Hi Chuck,
On 8/8/21 12:36 PM, Chuck Lever III wrote:
Hi Dai-
Thanks for posting. I agree this is a real bug,
but I'm going to quibble a little with the
details of your proposed solution.
On Aug 7, 2021, at 1:02 PM, Dai Ngo <dai.ngo@xxxxxxxxxx> wrote:
Currently my_svc_run does not handle poll time allowing idle TCP
s/poll time/poll timeout/
thanks, will fix.
connections to remain ESTABLISHED indefinitely. When the number
of connections reaches the limit the open file descriptors
(ulimit -n) then accept(2) fails with EMFILE. Since libtirpc does
not handle EMFILE returned from accept(2)

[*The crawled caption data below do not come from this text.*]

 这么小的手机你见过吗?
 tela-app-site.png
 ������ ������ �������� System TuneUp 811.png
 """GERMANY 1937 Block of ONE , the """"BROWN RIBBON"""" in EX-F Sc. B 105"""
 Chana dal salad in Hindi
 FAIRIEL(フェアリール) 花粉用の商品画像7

Just curious, should libtirpc be handling EMFILE?
Yes, if we don't handle EMFILE returned from accept in libtirpc
then svc_run gets in a tight loop trying to accept the same connection:
poll([{fd=3, events=POLLIN|POLLPRI|POLLRDNORM|POLLRDBAND}, {fd=5, events=POLLIN|POLLPRI|POLLRDNORM|POLLRDBAND},
...
{fd=36, events=POLLIN|POLLPRI|POLLRDNORM|POLLRDBAND}, ...], 1019, 30000) = 1 ([{fd=4, revents=POLLIN|POLLRDNORM}])
accept(4, 0x7ffd4ac368f0, [128]) = -1 EMFILE (Too many open files)

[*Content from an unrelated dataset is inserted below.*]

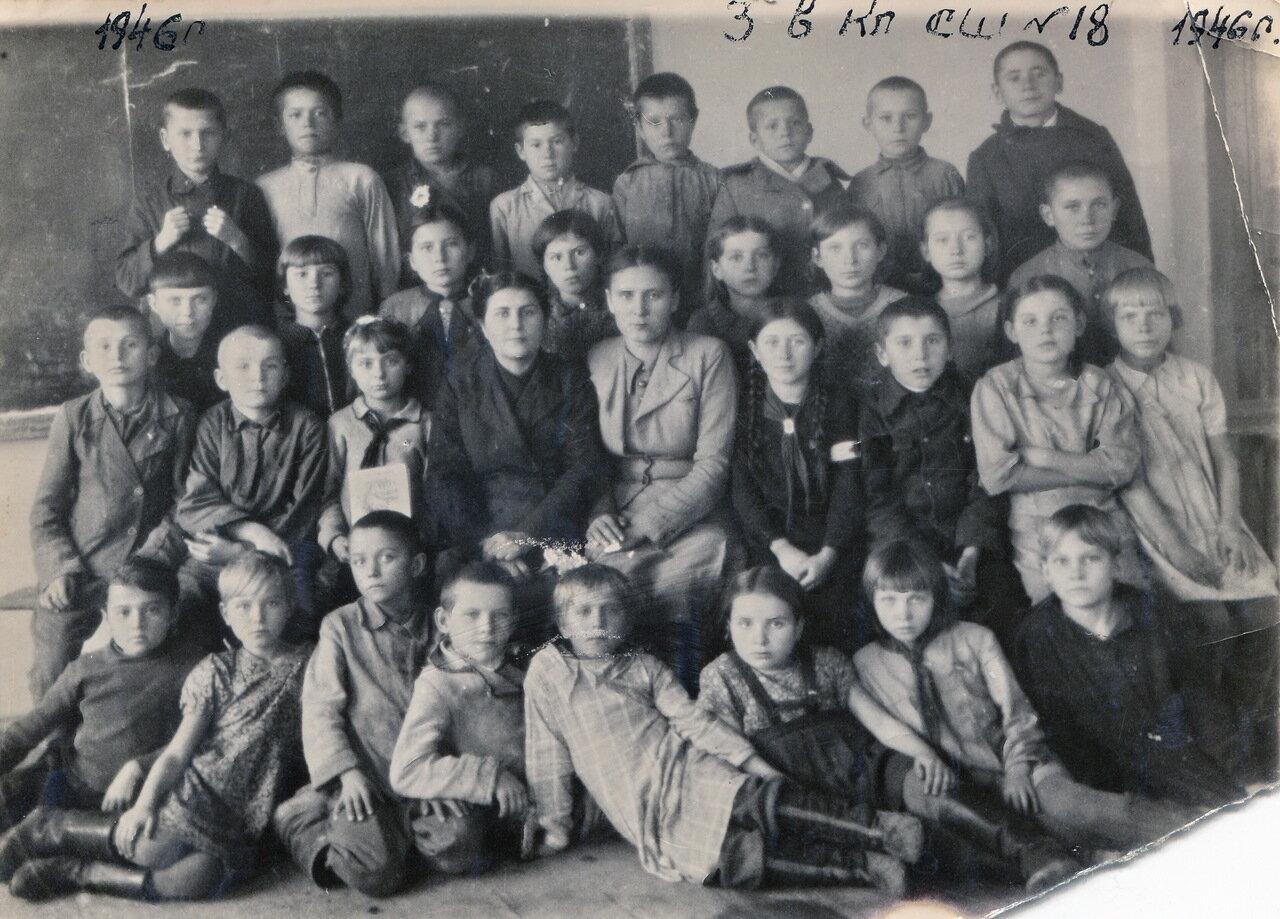 1946. 3 класс, школа №18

This is what causes the RPC service to be down.
this get my_svc_run into
a tight loop calling accept(2) resulting in the RPC service being
down, it's no longer able to service any requests.
Fix by add call to __svc_destroy_idle to my_svc_run to remove
inactive connections when poll(2) returns timeout.
Fixes: b2c9430f46c4 Use poll() instead of select() in svc_run()
I don't have this commit in my rpcbind repo.
I do have 44bf15b86861 ("rpcbind: don't use obsolete
svc_fdset interface of libtirpc"). IMO that's the one
you should list here.
Sorry, my mistake, that is the commit for libtirpc.
The commit for rpcbind is as you listed:
44bf15b8 rpcbind: don't use obsolete svc_fdset interface of libtirpc
Also, please Cc: Thorsten Kukuk <kukuk@xxxxxxxxxx> on
future versions of this patch series in case he has
any comments.
will do.
Signed-off-by: dai.ngo@xxxxxxxxxx
---
src/rpcb_svc_com.c | 3 +++
1 file changed, 3 insertions(+)
diff --git a/src/rpcb_svc_com.c b/src/rpcb_svc_com.c
index 1743dadf5db7..cb33519010d3 100644
--- a/src/rpcb_svc_com.c
+++ b/src/rpcb_svc_com.c
@@ -1048,6 +1048,8 @@ netbuffree(struct netbuf *ap)
}
+extern void __svc_destroy_idle(int, bool_t);
Your libtirpc patch does not add __svc_destroy_idle()
as part of the official libtirpc API. We really must
avoid adding "secret" library entry points (not to
mention, as SteveD pointed out, a SONAME change
would be required).
rpcbind used to call __svc_clean_idle(), which is
undocumented (as far as I can tell).
I try to use the same mechanism as __svc_clean_idle, assuming
it was an acceptable approach.
44bf15b86861
removed that call.
which is one of the bugs that causes this problem.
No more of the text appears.